Wednesday, June 25, 2014

The times (and our bodies), they are a-changin'

"We'll do a biopsy."

They were not words I was expecting, and they made the chill in the exam room a little more tangible. On top of some of the other health issues I'd had over the winter, this was a little discouraging. Later, as I left the doctor's office, I thought to myself, "Well, that's the first time for that, and probably not the last."

While anyone of any age can require a biopsy, as we get older, it becomes more likely. As we move past our forties, the risk grows for conditions like breast cancer, ailments of the reproductive system, colorectal cancer, heart disease, and stroke. Changing estrogen levels affect our bones and the way our bodies work in general. It's about more than hot flashes and weight gain, although menopausal symptoms are nothing to laugh. They can be very difficult to live with.

Thankfully, my situation turned out just fine. But it could have easily not been fine. While I spent a couple of uneasy weeks, I needed that reminder that my body is aging. Everyone's body is aging, and everyone's body is ultimately vulnerable. God is in control of our bodies no matter how much effort we expend taking care of them. A woman can eat her gluten-free crackers and locally-grown chicken, jog five miles a day, never smoke or drink, and be a size 5 until she's 70 years old, but she has no control over whether she will be diagnosed with something serious. Modern medicine is great, but anyone can get leukemia, breast cancer, brain cancer, or any number of serious ailments.

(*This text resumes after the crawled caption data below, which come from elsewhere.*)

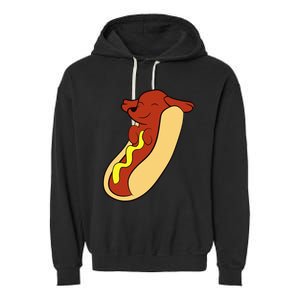 Hotdog Lover Hotdog Dachshund Hot Dog Garment-Dyed Fleece Hoodie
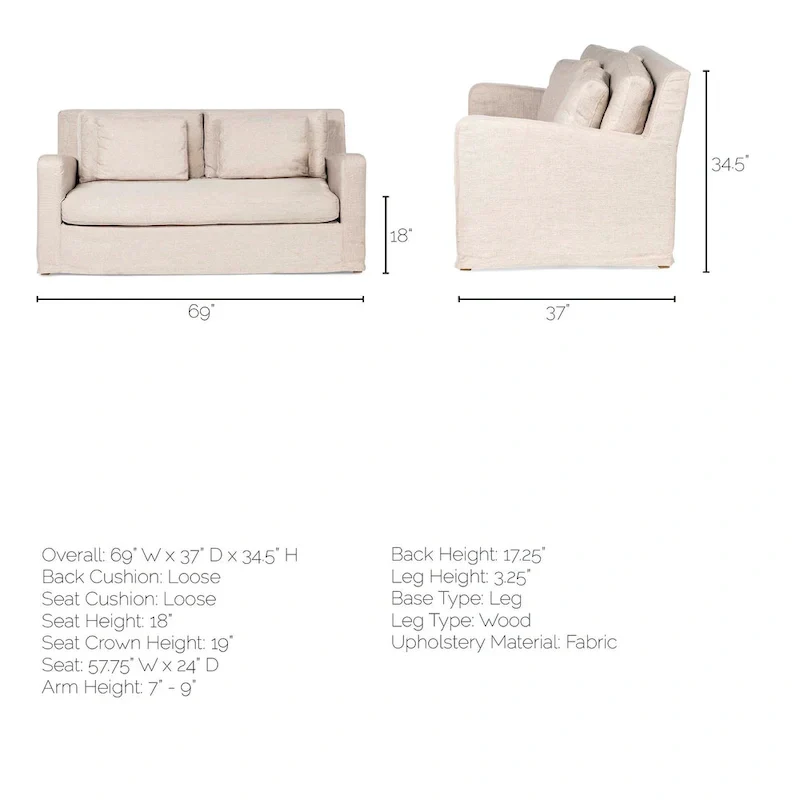 Denly I Beige Slipcover Two Seater Sofa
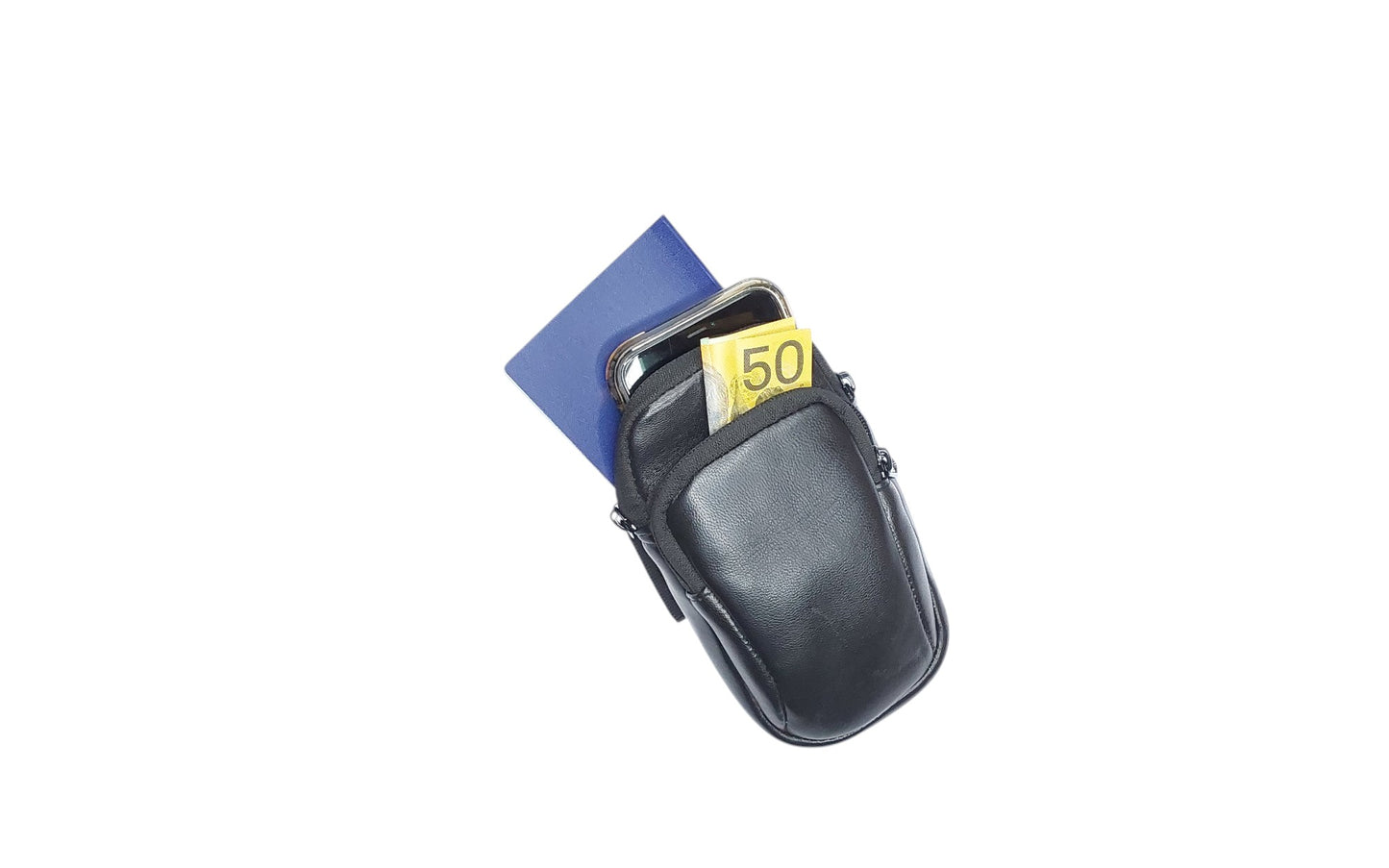 Hand Made Leather Ankle or Arm Bag with twin zippered pockets and Velcro fastener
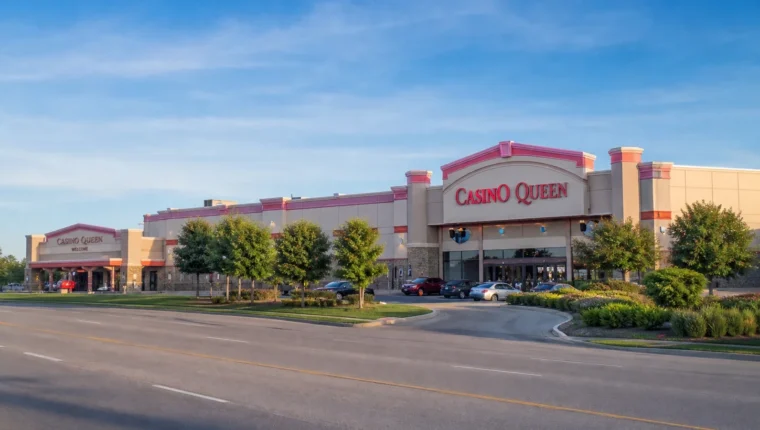 Casino Queen East St Louis 10 AI-generated exterior view of Casino Queen East St Louis, Illinois.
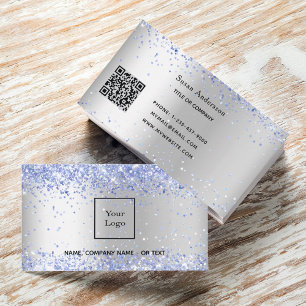 Silver metal light blue glitter dust QR code Business Card
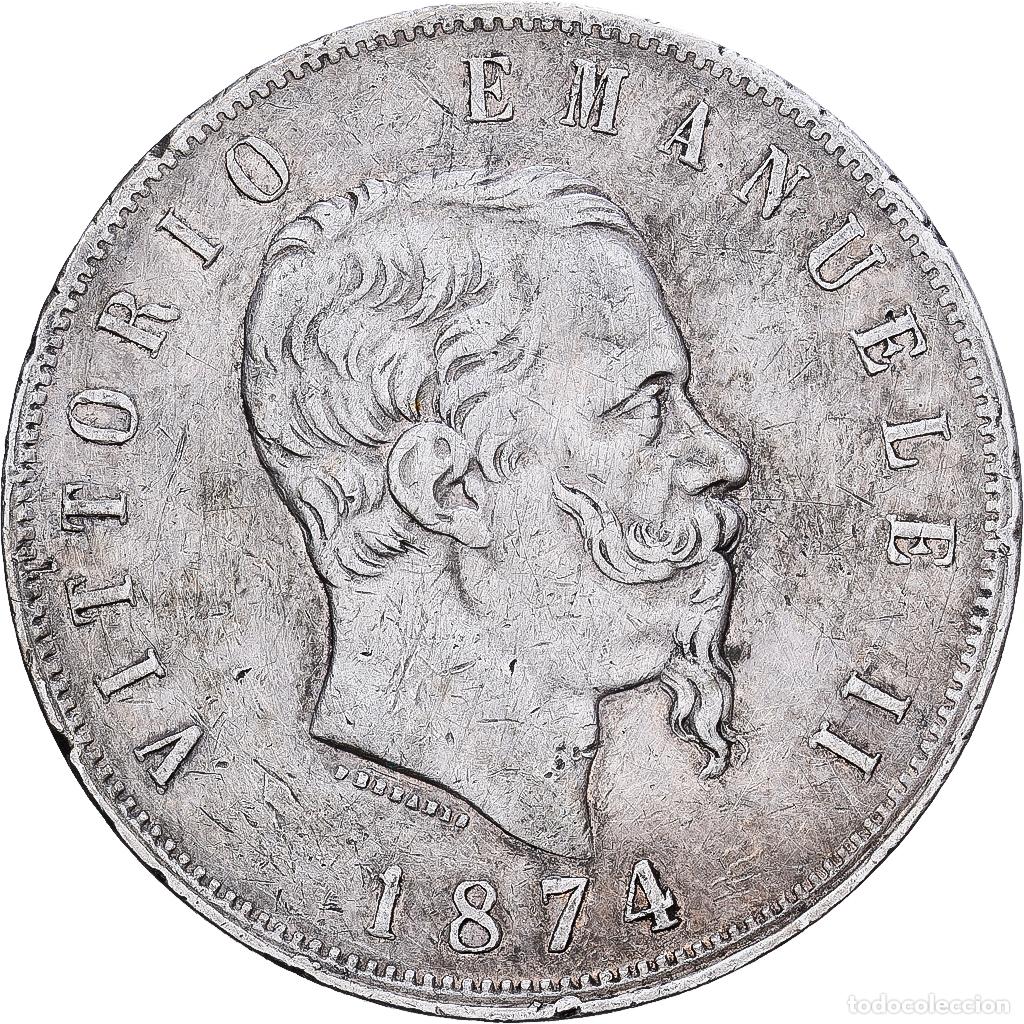 Monedas antiguas de Europa: [#1540085] Italia, Vittorio Emanuele II, 5 Lire, 1874, Milan, Plata, BC+, KM:8.3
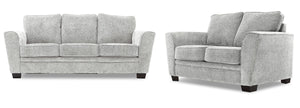 Daisy Sofa and Loveseat - White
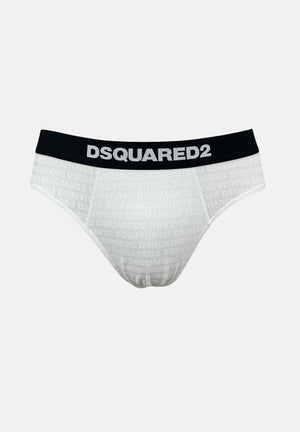 DSQUARED2 Slip bianco da uomo con logo all-over D9H135510S 100 DSQUARED2 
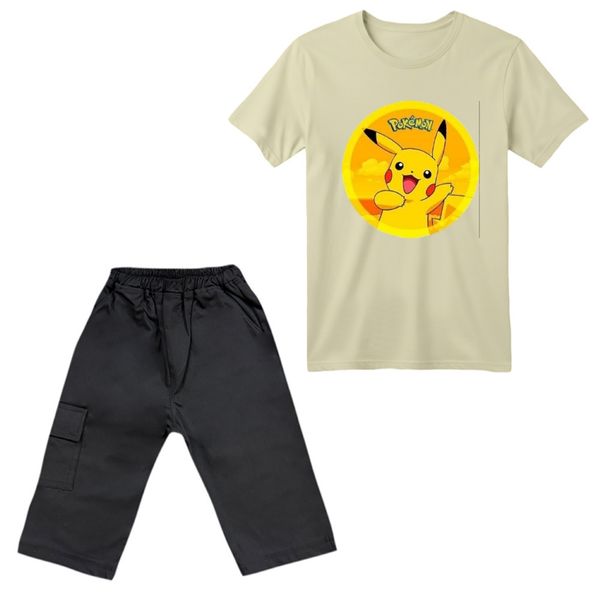 ست تی‌شرت آستین کوتاه و شلوارک پسرانه مدل پوکی مون کد 03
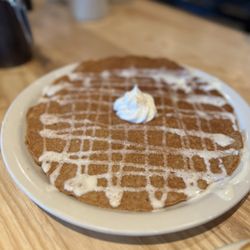 The Big Biscuit - Their seasonal special of Gingerbread pancake topped with whipped cream and drizzled with creamy vanilla icing.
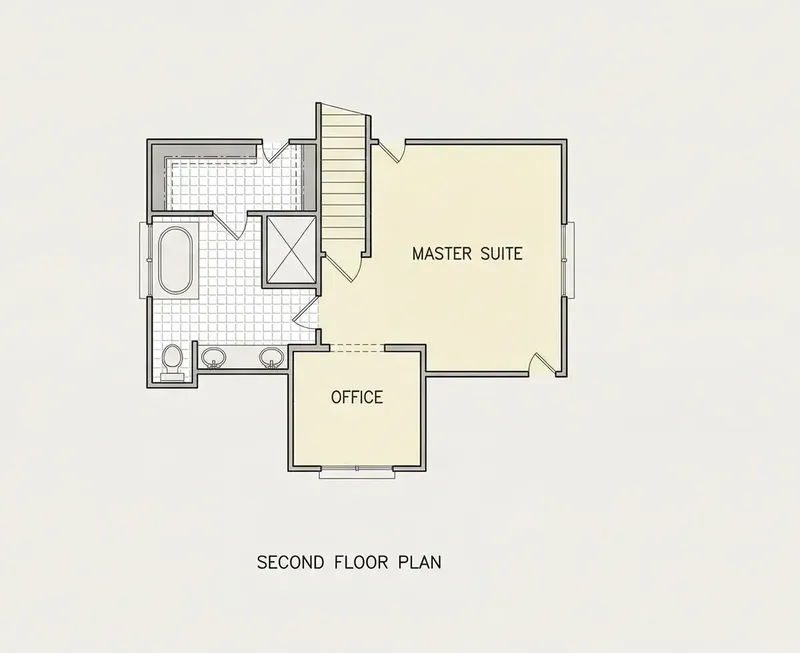 Second Floor 10 – 3-Story House Plan 1704 ft², 3 Beds — 92700R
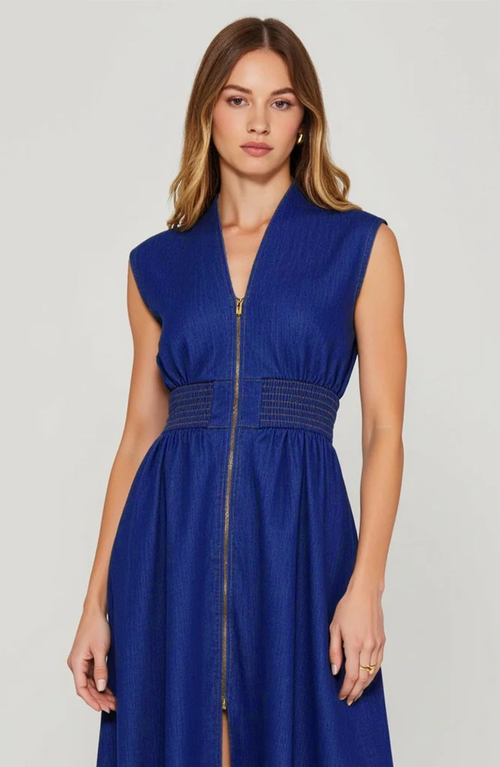 Modenaire Zip Front Sleeveless Denim Midi Dress With Smocked Waist Detail In Blue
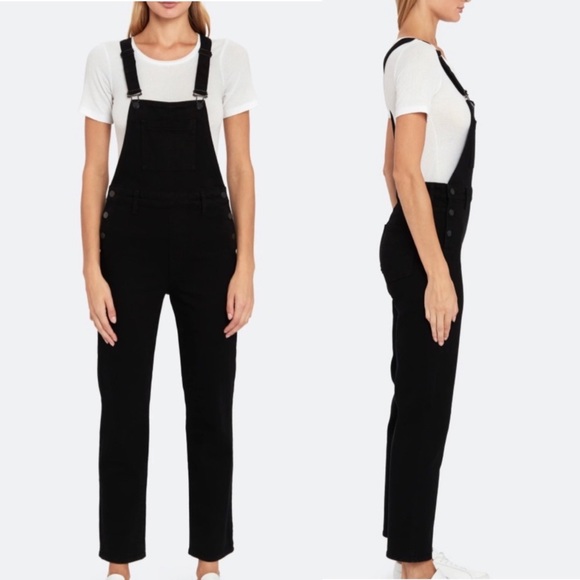 J BRAND JULES OVERALLS JEAN DUNGAREES BLACK BOYFRIEND STRAIGHT LEG RETRO DENIM M - Picture 5 of 16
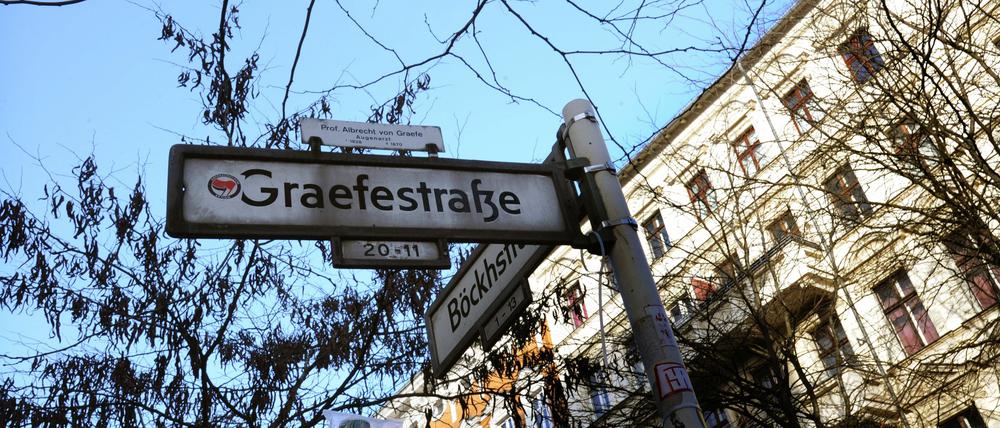 Straßenschild Graefestraße, Berlin-Kreuzberg.
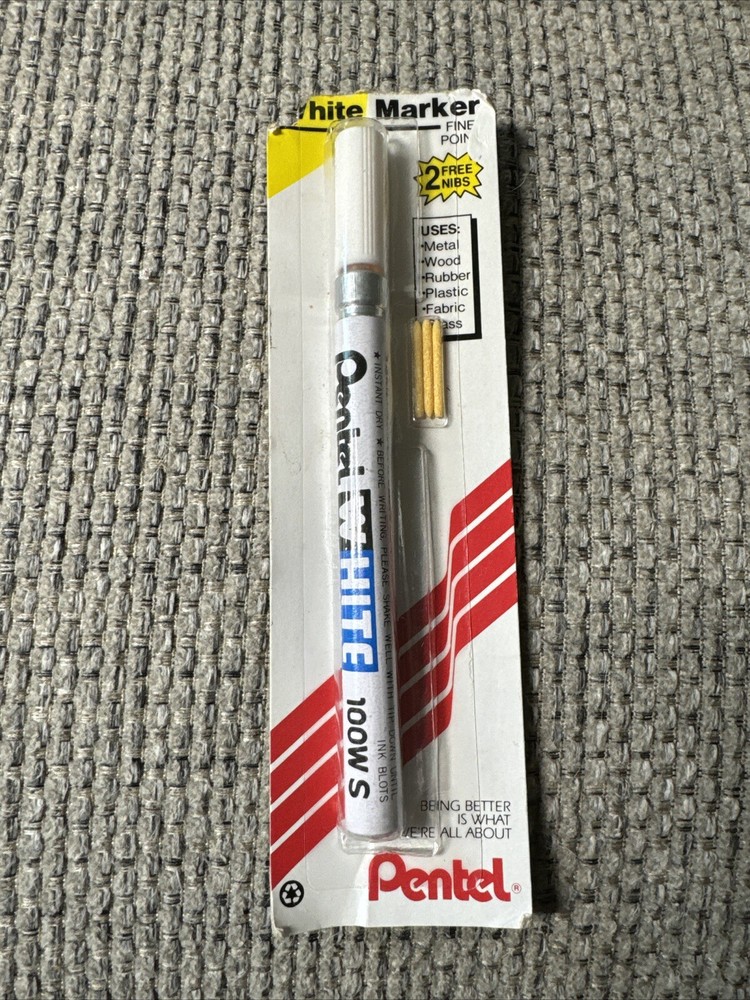 100WS Pentel White Permanent Marker, Fine Point, White Ink (8)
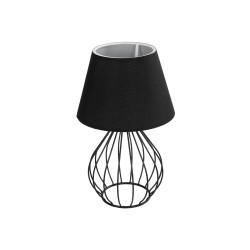 CLASS 204-0080 Μοντέρνο Επιτραπέζιο Φωτιστικό Πορτατίφ με Ντουί 1 x E27 AC 220-240V IP20 - Μαύρο & Μπεζ - Μ22 x Π22 x Υ36cm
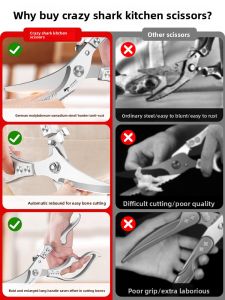 MONLEYTA | German Multifunctional Kitchen Scissors Stainless Steel Chicken Bone Clippers Strong Duck Goose Bone Food Special Scissors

God created our bodies, and he created them exactly how he wanted them to be. The Fall means our bodies will age and die. We will become weaker, and our bodies will change. As much as we would like to think we can make time stand still with the right amount of exercise or the right diet, we will not put off the inevitable. And why would we want to? Aging is a reminder of what is to come: eternal rest in the presence of God. That is something we ought to be longing for. Have you ever noticed how senior saints speak with anticipation about getting to heaven?

I'm not being prepared for eternal life on earth where youth and physical perfection are highly prized. I'm being prepared for my heavenly home (John 14:1-3). As I get older I want to be healthy and strong enough to serve while I'm alive, but I hope I am also becoming more concerned with dying well; with remaining faithful in the face of suffering, praising God with each day granted to me, and not resisting and railing at the changing nature of my physical body. This is a time to continue storing up our treasures in heaven where neither moth nor rust destroys.  I can't stop my body from aging, but I can look for the opportunities to learn more about God and draw closer to Him. I suspect that this is a lesson that those with long term physical limitations and challenges have already come to understand. For those of us who have had good health most of our lives, the lessons are not as quickly learned.

As we move into the middle years, we should avoid the temptation to pine for the days when we were younger, or waste time and resources trying to stay young. It is a time to press on toward the goal for the prize of upward call of God in Christ Jesus, even if our bodies are a little creakier or a little heavier. It's a time to see the strength in Christ that is ours.


  1. Rather timely as I recently had my first mammogram and they wanted to do further scans and now have me scheduled for a biopsy next week. I just turned 40 this year so am beginning this stage of middle-age.

  2. Great post. It reminds me of the verse that says, "godliness with contentment is great gain."